Silenziosa carezza temporale


Al largo della distesa
del tempo
in silenziosa
attesa armando
le ciglia di orpelli
di polvere.

Vedo le loro due teste, di profilo, illuminate da una piccola lampada da comodino: la testa di Jean-Marc appoggiata sul cuscino, quella di Chantal china su di lui, a pochi centimetri dal suo viso.
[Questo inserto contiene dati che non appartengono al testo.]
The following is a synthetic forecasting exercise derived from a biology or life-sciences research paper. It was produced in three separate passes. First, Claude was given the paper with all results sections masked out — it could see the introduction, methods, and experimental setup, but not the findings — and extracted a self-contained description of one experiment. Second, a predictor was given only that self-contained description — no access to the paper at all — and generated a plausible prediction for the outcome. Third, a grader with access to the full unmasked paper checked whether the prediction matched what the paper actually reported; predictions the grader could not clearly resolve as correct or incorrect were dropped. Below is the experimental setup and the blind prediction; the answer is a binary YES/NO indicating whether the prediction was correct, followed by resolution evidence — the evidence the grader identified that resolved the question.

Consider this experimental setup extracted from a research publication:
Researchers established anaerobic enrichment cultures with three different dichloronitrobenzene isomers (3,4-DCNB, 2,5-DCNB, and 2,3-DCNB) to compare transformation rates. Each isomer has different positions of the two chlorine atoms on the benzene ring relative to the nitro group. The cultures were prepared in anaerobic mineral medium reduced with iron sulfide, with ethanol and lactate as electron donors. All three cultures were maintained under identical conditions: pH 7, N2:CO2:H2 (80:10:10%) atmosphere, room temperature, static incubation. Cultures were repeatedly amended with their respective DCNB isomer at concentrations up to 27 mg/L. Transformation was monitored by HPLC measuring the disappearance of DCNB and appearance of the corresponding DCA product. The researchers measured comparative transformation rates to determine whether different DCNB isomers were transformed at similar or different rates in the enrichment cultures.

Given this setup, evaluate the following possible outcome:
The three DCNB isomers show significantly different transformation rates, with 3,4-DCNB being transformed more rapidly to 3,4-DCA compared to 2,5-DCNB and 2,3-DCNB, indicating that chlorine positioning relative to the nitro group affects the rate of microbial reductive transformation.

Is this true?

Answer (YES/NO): NO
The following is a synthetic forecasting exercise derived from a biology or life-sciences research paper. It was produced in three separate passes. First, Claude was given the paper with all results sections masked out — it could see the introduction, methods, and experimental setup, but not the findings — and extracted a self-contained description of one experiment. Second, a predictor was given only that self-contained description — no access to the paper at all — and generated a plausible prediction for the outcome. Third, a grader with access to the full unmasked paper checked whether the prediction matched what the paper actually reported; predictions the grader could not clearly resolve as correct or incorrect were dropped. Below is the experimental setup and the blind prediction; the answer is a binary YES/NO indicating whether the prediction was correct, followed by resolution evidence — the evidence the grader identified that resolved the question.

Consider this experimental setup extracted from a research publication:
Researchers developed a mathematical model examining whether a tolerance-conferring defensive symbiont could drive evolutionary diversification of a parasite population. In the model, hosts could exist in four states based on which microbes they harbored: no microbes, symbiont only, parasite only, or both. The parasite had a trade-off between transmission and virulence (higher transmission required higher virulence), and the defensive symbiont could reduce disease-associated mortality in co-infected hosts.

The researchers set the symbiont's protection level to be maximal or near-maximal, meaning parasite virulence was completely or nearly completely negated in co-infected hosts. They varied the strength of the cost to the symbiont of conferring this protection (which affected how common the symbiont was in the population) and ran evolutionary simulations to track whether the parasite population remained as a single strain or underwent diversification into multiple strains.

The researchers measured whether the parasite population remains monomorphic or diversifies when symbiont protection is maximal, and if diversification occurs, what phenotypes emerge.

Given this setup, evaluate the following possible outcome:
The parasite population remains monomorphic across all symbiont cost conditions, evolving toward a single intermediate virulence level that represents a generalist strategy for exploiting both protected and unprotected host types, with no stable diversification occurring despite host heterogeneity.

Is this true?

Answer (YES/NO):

Lei diceva: «Non staccherò più gli occhi da te. Ti guarderò continuamente».*

Fatti di sguardi
composti
arricciati sulle
onde attigue di
polsi all'incrocio.

E, dopo una pausa: «Ho paura, quando le mie palpebre si abbassano. Paura che nell'attimo in cui il mio sguardo si spegne al tuo posto si insinui un serpente, un ratto, o un altro uomo».**

Lisciando con dita
ferme
il rifluire del tempo
carezza temporale
all'abbraccio insolito.

Lui cercava di sollevarsi un poco per poterla sfiorare con le labbra.
Lei scuoteva la testa: «No, voglio soltanto guardarti».
E poi: «Lascerò la lampada accesa per tutta la notte. Tutte le notti».***

Farsi beffe della
luce albeggiando
immobile tra gli
occhielli alla finestra.
Irrido innocente
la notte. Ai miei
polsi monili di serpi.


M. C. T.


* M. Kundera, L'identità, p. 175.
** Ivi, p.176.
*** Ibid.
In immagine Stehende Frau in Rot, 1913, Egon Schiele.